Despite these challenges, Beijing retains significant advantages. China’s economy is still very large, larger than ours by some measures, but although growth has slowed, China’s gross domestic product (GDP) growth rate last year likely exceeded that of the United States. China remains its largest trading partner with more than 120 countries and continues to innovate in key technologies such as artificial intelligence and quantum computing while avoiding U.S.-led restrictions on items such as advanced semiconductors.
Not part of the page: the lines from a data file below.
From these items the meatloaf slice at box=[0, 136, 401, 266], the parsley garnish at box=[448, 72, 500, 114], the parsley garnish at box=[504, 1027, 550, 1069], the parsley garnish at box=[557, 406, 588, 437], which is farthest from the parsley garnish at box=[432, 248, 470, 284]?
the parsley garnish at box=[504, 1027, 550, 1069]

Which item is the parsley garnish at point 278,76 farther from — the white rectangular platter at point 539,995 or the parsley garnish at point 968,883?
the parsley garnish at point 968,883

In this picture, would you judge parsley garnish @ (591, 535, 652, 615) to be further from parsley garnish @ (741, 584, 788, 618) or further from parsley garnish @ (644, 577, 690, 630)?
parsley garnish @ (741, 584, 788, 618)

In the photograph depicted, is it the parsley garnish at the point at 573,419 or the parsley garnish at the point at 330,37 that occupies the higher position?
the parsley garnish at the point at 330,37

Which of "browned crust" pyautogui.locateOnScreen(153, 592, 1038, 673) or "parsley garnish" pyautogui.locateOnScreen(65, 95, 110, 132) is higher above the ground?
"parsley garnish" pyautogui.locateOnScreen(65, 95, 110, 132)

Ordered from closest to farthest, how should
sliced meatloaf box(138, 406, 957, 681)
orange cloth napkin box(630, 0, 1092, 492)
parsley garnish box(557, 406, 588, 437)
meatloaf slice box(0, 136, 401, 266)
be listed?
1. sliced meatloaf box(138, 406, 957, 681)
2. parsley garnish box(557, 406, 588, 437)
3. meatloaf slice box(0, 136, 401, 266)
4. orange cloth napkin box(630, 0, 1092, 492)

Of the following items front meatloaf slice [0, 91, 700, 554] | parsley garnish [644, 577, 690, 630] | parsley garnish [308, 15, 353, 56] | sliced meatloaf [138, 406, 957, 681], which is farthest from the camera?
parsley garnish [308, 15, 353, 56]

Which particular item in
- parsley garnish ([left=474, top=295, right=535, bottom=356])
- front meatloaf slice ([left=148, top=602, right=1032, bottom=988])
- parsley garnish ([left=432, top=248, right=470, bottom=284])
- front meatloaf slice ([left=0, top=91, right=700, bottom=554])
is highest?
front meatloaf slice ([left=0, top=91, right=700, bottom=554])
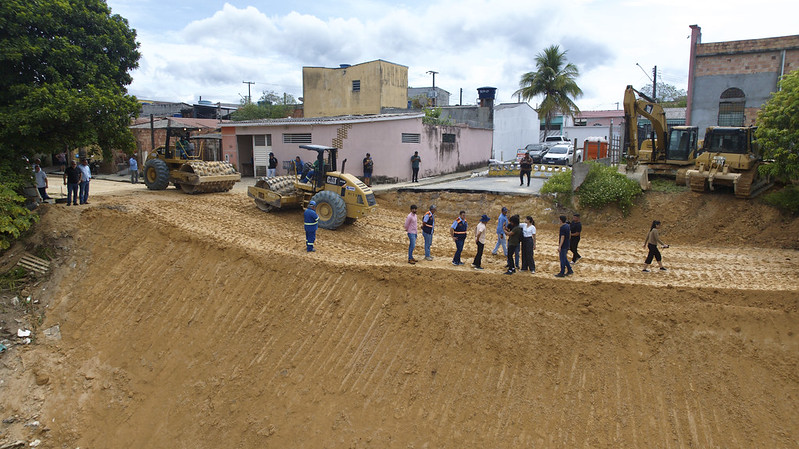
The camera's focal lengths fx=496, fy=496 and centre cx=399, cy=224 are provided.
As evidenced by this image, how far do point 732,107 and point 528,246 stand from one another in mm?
19764

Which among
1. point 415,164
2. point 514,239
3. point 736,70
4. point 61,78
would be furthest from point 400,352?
point 736,70

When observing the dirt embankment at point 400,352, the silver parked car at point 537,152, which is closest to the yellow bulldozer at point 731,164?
the dirt embankment at point 400,352

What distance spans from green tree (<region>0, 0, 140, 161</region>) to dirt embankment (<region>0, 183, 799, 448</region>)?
3.51 meters

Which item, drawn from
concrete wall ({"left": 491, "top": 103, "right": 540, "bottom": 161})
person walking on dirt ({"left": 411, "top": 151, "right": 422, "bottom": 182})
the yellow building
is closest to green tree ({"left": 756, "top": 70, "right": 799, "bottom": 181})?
person walking on dirt ({"left": 411, "top": 151, "right": 422, "bottom": 182})

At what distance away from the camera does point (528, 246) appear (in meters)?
10.7

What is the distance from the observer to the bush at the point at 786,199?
1386 cm

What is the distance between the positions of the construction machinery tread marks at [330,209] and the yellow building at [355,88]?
19686 mm

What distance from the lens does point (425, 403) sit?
8906 mm

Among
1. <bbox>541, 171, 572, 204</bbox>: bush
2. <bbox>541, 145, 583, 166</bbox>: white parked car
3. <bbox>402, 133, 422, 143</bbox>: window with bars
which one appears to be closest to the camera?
<bbox>541, 171, 572, 204</bbox>: bush

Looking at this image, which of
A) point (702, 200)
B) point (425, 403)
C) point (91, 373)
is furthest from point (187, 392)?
point (702, 200)

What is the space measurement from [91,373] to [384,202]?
11.6 metres

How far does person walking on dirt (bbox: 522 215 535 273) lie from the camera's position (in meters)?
10.6

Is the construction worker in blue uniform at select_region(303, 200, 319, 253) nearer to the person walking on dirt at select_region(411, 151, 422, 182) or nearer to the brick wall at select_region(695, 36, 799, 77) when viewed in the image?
the person walking on dirt at select_region(411, 151, 422, 182)

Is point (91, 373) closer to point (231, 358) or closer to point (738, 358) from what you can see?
point (231, 358)
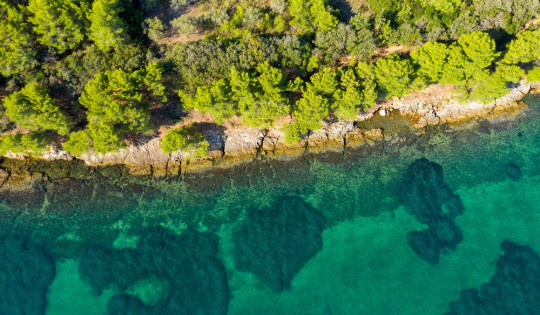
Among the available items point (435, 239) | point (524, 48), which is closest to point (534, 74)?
point (524, 48)

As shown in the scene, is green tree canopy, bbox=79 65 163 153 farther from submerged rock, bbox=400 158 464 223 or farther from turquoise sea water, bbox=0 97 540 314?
submerged rock, bbox=400 158 464 223

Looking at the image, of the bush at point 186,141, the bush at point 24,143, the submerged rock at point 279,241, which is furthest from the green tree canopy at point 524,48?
the bush at point 24,143

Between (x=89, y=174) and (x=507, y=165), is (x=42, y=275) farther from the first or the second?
(x=507, y=165)

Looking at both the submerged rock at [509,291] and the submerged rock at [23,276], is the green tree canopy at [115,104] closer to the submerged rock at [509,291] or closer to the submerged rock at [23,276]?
the submerged rock at [23,276]

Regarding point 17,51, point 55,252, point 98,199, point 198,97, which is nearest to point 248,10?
point 198,97

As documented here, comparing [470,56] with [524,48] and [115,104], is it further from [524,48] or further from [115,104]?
[115,104]

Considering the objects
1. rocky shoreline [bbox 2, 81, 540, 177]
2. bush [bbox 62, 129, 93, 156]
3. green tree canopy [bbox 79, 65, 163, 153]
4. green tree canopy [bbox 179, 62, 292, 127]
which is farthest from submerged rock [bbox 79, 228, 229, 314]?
green tree canopy [bbox 179, 62, 292, 127]

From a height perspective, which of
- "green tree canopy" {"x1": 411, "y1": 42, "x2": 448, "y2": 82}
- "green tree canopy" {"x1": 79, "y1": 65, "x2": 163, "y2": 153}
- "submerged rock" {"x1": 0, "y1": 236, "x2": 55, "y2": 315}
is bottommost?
"submerged rock" {"x1": 0, "y1": 236, "x2": 55, "y2": 315}
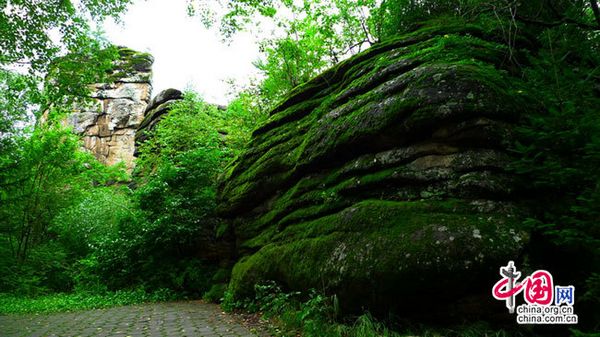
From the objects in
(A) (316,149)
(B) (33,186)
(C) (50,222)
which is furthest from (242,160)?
(C) (50,222)

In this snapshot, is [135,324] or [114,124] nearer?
[135,324]

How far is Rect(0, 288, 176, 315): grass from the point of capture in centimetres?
898

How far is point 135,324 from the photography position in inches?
238

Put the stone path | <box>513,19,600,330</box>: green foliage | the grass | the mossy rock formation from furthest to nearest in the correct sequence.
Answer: the grass < the stone path < the mossy rock formation < <box>513,19,600,330</box>: green foliage

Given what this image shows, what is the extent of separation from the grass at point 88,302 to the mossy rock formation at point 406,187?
4115 mm

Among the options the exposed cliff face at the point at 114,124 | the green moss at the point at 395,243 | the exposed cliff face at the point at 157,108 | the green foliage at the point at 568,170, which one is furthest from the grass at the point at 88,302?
the exposed cliff face at the point at 114,124

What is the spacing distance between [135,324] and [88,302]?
15.9ft

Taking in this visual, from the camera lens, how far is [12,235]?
14.4 m

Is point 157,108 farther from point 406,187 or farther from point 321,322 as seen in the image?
A: point 321,322

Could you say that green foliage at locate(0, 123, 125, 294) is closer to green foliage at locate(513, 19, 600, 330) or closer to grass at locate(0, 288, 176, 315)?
grass at locate(0, 288, 176, 315)

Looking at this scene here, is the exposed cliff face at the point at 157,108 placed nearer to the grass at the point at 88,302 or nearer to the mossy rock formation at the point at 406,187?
the grass at the point at 88,302

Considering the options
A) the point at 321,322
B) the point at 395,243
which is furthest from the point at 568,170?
the point at 321,322

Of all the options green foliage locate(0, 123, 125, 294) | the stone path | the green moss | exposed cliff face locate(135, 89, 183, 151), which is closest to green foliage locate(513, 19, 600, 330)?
the green moss

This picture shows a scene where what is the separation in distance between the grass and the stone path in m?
0.99
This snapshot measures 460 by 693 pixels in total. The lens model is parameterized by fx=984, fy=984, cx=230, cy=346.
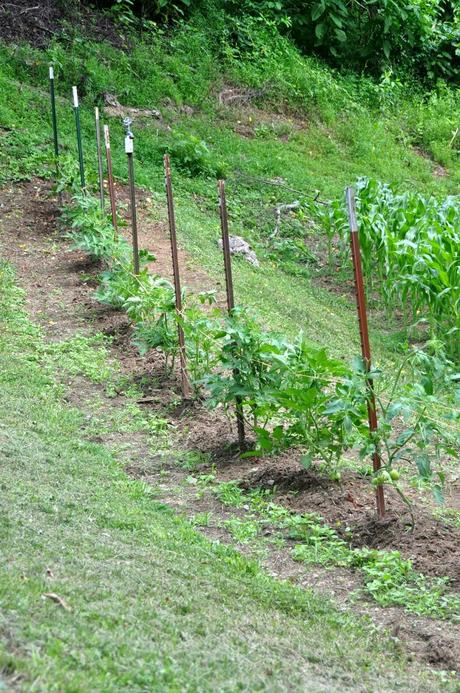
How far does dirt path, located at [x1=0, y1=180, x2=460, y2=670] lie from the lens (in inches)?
162

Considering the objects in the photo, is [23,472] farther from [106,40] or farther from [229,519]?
[106,40]

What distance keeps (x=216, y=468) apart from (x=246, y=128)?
36.9ft

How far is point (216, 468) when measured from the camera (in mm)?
5691

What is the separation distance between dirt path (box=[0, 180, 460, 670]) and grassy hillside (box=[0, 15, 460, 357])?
1689mm

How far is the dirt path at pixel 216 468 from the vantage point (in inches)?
162

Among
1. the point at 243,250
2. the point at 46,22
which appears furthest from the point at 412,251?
the point at 46,22

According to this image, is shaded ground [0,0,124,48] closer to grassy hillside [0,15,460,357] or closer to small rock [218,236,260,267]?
grassy hillside [0,15,460,357]

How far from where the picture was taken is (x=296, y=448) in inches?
224

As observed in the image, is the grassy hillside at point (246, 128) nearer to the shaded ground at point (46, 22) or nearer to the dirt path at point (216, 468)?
the shaded ground at point (46, 22)

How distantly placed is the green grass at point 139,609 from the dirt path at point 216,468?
7.7 inches

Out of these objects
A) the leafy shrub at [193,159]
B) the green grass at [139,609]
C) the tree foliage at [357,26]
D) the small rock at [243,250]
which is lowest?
the small rock at [243,250]

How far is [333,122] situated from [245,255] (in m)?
6.81

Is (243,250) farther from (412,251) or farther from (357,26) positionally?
(357,26)

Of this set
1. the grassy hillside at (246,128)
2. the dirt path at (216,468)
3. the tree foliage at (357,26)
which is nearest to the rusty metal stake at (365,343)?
the dirt path at (216,468)
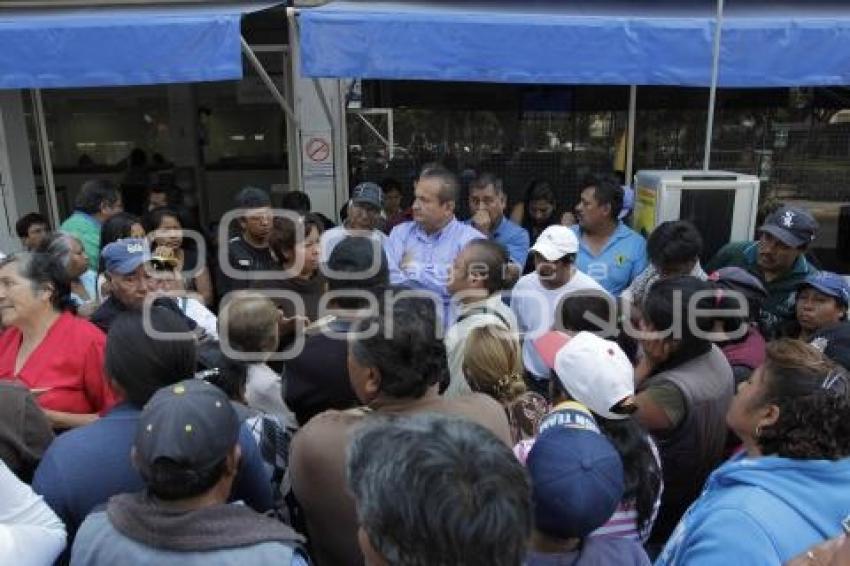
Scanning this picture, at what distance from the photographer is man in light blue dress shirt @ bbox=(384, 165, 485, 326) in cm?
338

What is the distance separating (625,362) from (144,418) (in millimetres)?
1216

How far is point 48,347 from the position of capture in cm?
238

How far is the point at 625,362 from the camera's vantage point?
5.73 ft

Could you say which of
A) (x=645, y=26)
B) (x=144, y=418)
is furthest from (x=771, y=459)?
(x=645, y=26)

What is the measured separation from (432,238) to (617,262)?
1.05 m

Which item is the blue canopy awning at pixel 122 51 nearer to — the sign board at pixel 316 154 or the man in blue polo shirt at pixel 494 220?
the sign board at pixel 316 154

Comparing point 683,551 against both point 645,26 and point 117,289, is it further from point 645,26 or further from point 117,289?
point 645,26

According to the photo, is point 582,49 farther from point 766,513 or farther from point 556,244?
point 766,513

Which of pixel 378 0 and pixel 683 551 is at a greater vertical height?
pixel 378 0

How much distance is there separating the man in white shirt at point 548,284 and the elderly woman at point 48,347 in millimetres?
1763

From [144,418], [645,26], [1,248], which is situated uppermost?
[645,26]

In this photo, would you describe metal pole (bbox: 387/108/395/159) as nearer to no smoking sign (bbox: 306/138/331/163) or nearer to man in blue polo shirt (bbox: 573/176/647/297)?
no smoking sign (bbox: 306/138/331/163)

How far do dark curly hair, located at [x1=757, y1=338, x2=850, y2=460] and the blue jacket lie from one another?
32mm

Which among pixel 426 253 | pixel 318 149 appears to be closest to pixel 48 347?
pixel 426 253
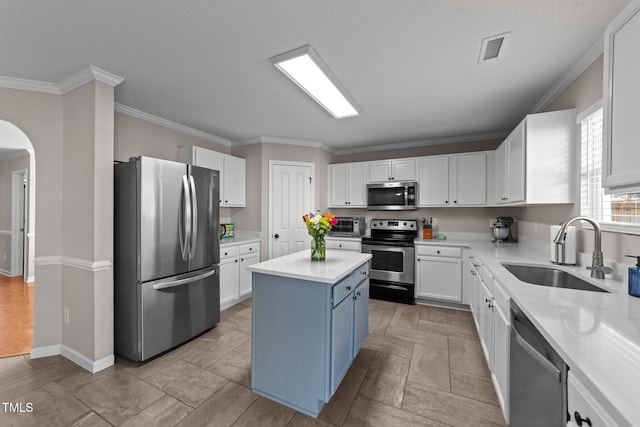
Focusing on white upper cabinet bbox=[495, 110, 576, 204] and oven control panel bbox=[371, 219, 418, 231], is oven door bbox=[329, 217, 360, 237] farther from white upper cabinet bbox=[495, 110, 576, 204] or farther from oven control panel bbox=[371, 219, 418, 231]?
white upper cabinet bbox=[495, 110, 576, 204]

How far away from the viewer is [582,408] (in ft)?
2.61

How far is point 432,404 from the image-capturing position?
184cm

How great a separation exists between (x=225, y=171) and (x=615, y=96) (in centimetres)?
398

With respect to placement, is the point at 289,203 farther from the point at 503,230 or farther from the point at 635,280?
the point at 635,280

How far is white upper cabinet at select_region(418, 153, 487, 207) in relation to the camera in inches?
150

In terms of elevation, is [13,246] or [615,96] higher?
[615,96]

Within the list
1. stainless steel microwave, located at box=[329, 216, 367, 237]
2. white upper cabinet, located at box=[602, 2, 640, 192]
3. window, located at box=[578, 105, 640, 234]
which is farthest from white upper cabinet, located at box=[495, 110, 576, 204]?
stainless steel microwave, located at box=[329, 216, 367, 237]

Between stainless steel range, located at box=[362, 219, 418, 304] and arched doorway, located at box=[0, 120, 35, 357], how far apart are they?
5.05 metres

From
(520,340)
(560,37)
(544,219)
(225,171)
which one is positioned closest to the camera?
(520,340)

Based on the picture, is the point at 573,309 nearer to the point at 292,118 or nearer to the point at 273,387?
the point at 273,387

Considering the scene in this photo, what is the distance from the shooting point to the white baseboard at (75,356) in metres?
2.22

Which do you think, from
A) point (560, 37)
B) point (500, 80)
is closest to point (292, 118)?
point (500, 80)

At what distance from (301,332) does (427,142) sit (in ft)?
12.3

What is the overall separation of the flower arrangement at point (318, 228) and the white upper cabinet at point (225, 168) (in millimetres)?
2232
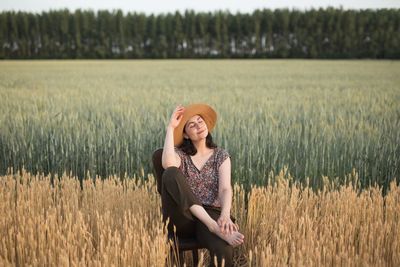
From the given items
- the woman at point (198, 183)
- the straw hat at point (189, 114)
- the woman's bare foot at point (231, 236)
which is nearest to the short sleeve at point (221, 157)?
the woman at point (198, 183)

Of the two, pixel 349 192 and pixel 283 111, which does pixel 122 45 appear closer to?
pixel 283 111

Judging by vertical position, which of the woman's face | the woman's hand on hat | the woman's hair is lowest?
the woman's hair

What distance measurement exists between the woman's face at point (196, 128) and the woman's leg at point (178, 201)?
0.21 meters

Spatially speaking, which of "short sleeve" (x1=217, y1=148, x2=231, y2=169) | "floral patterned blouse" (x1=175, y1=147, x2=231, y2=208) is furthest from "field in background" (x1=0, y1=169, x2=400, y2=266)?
"short sleeve" (x1=217, y1=148, x2=231, y2=169)

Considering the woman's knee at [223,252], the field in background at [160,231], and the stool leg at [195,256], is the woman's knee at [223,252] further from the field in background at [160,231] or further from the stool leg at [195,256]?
the stool leg at [195,256]

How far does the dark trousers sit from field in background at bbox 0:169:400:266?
0.25ft

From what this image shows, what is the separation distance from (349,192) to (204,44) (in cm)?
1704

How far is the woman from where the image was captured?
2227 millimetres

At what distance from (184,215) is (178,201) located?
0.07m

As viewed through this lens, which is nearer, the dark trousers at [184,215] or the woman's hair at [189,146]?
the dark trousers at [184,215]

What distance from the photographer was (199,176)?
8.00 ft

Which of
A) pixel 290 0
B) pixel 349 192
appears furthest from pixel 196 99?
pixel 349 192

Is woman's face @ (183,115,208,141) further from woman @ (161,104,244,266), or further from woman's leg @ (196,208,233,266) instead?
woman's leg @ (196,208,233,266)

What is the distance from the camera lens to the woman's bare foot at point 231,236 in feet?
7.06
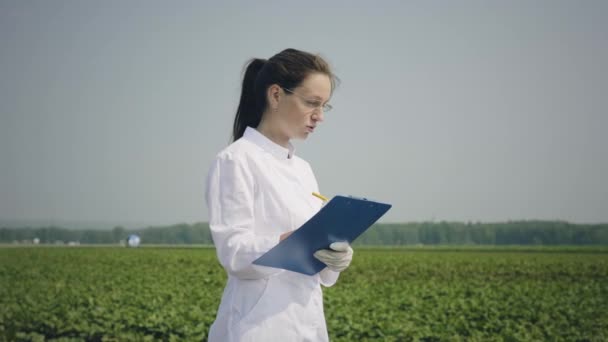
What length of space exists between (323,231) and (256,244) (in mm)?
167

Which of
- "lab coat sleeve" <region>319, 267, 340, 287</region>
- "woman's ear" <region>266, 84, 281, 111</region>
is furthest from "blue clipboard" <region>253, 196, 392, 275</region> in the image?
"woman's ear" <region>266, 84, 281, 111</region>

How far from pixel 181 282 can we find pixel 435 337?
9231 millimetres

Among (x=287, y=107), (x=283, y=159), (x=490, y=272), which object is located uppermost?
(x=287, y=107)

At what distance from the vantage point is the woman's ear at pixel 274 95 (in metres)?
1.79

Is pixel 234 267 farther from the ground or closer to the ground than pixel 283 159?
closer to the ground

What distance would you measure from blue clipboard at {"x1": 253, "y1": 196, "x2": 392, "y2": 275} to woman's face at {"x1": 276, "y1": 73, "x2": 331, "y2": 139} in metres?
0.34

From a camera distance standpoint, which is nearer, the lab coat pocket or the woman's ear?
the lab coat pocket

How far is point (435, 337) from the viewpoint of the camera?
5.86 metres

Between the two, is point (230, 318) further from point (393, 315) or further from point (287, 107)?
point (393, 315)

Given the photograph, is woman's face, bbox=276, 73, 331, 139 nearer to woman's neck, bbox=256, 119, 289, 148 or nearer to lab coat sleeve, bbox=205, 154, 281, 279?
woman's neck, bbox=256, 119, 289, 148

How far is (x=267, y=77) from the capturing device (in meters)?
1.82

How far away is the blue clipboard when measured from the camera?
1496mm

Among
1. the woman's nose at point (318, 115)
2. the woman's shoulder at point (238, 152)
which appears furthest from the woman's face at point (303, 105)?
the woman's shoulder at point (238, 152)

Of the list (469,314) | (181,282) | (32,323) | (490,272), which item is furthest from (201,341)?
(490,272)
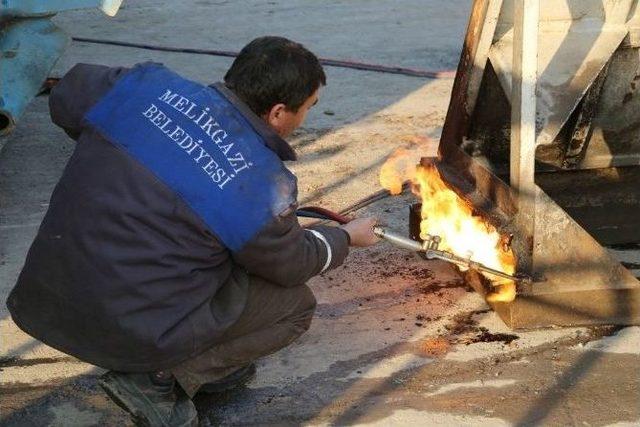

China continues to translate these advantages into strategic power. Although smaller than the Pentagon, the defense budget is increasing, and the Pentagon projects that it may continue to increase for at least five to 10 years. The Chinese government currently has Asia’s largest air force and the world’s largest navy, with more than 370 ships and submarines. (The U.S. Navy remains large in tonnage, but unlike the Chinese fleet, it has struggled to grow in numbers.) China is rapidly expanding its stockpile of nuclear weapons and delivery systems, including new intercontinental ballistic missiles. . The Chinese government pursues military facilities and bases in many countries across multiple regions.

Moreover, its ambitions under President Xi Jinping remain grand. Last year, the Chinese government convened and expanded the BRICS group of developing countries to provide leadership to major non-Western countries. Chinese vessels have taken aggressive actions in the South China Sea, ramming Philippine ships in disputed waters. The Pentagon has reported dozens of dangerous interceptions of U.S. military aircraft, and Chinese military aircraft now routinely cross the median line in the Taiwan Strait. Last week, the Chinese government stripped the small Micronesian nation of Nauru, one of the few countries that recognized Taipei, two days after Taiwan’s presidential election. China’s leaders, especially in the Global South, are touting their leadership in contrast to a fastidious West that clings to historical privileges.

China’s economic downturn continues and could one day reduce defense spending and curb international activity, perhaps making China less of a formidable challenger. However, there are currently few signs of this and it would be foolish to rely on such results.

China continues to rise and appears bent on regional domination and international revisionism.However, in the grand competition between the United States and China that is increasingly driving international politics, the Chinese government absolute Strength is only half the equation. Relative In a contest of this kind, power ultimately matters most, and so America’s own strength will matter most. There’s something to be done here.

The strength of the United States—its economic size and vigor, its military capabilities and capabilities, the strength of its alliances and coalitions, and its ability to muster the political unity necessary to solve problems—will be sufficient to deal with a rising China. . However, these benefits do not combine alone. We should use China’s challenges to spur us on to success.